▶ EXERCISE BRIEF
Copy the data below line for line, without changing anything, but leave out the pictures.

▶ DATASET EXCERPTS

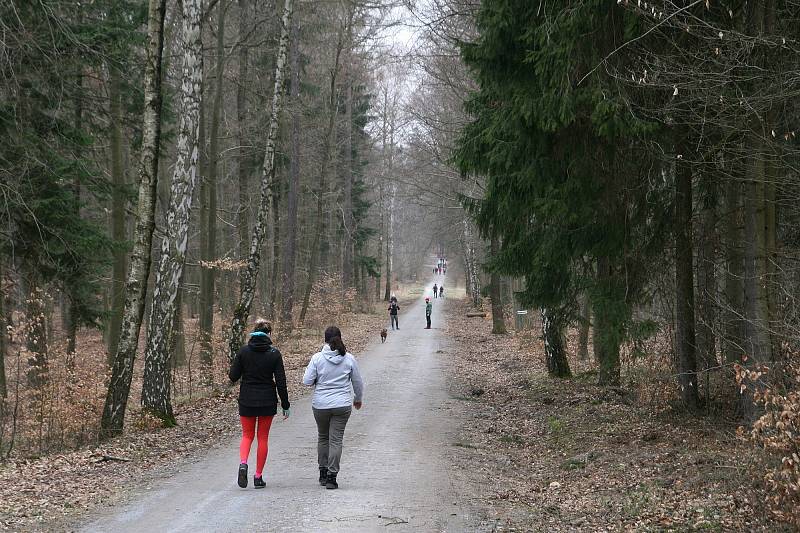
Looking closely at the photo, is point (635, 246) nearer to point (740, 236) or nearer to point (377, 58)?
point (740, 236)

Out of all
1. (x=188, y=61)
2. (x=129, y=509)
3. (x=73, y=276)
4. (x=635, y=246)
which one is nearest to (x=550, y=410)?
(x=635, y=246)

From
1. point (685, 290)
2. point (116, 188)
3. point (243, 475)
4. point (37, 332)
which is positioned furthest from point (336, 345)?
point (116, 188)

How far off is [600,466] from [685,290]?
10.3 ft

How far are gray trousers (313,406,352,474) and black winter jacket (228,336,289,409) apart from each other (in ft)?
1.62

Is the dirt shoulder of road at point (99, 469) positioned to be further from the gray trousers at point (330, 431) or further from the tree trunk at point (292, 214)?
the tree trunk at point (292, 214)

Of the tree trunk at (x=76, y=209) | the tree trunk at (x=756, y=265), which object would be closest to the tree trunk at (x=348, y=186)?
the tree trunk at (x=76, y=209)

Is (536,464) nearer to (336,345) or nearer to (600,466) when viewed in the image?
(600,466)

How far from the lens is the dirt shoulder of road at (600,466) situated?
6770mm

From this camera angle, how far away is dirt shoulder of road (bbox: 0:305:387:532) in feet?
24.1

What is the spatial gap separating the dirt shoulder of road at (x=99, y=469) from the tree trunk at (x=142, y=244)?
23.9 inches

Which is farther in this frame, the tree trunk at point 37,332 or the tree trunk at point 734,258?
the tree trunk at point 37,332

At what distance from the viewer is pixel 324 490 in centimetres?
807

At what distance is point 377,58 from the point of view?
29.4 metres

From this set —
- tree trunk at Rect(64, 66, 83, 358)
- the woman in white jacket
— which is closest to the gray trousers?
the woman in white jacket
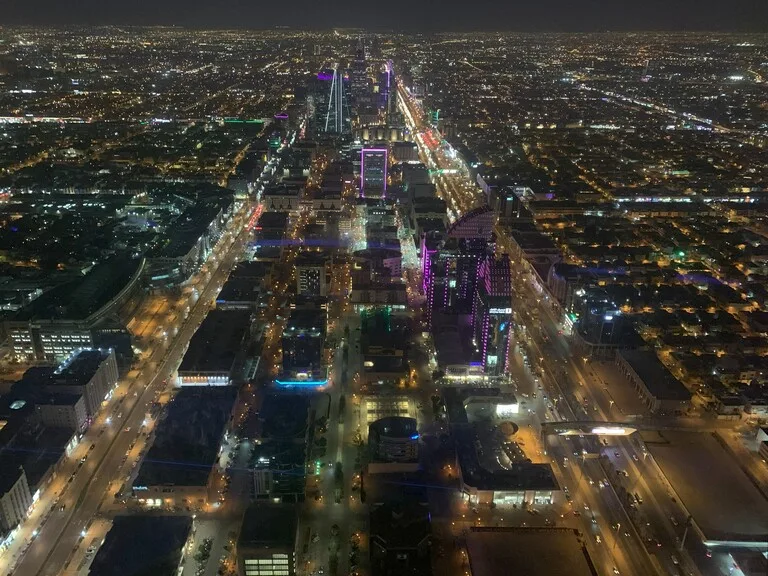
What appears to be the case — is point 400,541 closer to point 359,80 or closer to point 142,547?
point 142,547

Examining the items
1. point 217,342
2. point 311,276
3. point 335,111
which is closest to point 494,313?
point 311,276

▶ FINISHED TASK
Looking closely at the photo, is point (635, 246) nearer to point (740, 236) or nearer to point (377, 58)?
point (740, 236)

Out of all
1. (x=188, y=61)
2. (x=129, y=509)
3. (x=73, y=276)
4. (x=635, y=246)
which one is nearest to (x=550, y=410)?
(x=635, y=246)

From
1. point (685, 290)
2. point (116, 188)
3. point (243, 475)
4. point (37, 332)
which is positioned furthest from point (336, 345)?
point (116, 188)

How far off is [600,466] from [685,290]?
10.3 ft

How far are gray trousers (313,406,352,474) and black winter jacket (228,336,289,409) apart from each other (in ft)?
1.62

Is the dirt shoulder of road at point (99, 469) positioned to be further from the gray trousers at point (330, 431) or further from the tree trunk at point (292, 214)?
the tree trunk at point (292, 214)

Of the tree trunk at (x=76, y=209) | the tree trunk at (x=756, y=265), which object would be closest to the tree trunk at (x=348, y=186)?
the tree trunk at (x=76, y=209)

Is (536,464) nearer to (336,345) or nearer to (600,466) when viewed in the image?
(600,466)

How far from the lens is the dirt shoulder of road at (600,466) situated?
6770mm

From this camera angle, how far away is dirt shoulder of road (bbox: 0:305:387:532) in feet?
24.1

What is the spatial gap separating the dirt shoulder of road at (x=99, y=469) from the tree trunk at (x=142, y=244)?
23.9 inches

Which is farther in this frame, the tree trunk at point 37,332 or the tree trunk at point 734,258?
the tree trunk at point 37,332

At what distance from the viewer is pixel 324 490 in centimetres?
807

At what distance is point 377,58 from the point of view?
29.4 metres

From this set —
- tree trunk at Rect(64, 66, 83, 358)
- the woman in white jacket
— which is closest to the gray trousers?
the woman in white jacket
What appears to be the case — is point 400,541 closer to point 359,80 or closer to point 142,547?
point 142,547

Examining the items
1. point 217,342
2. point 311,276
3. point 335,111
which is closest to point 494,313?
point 311,276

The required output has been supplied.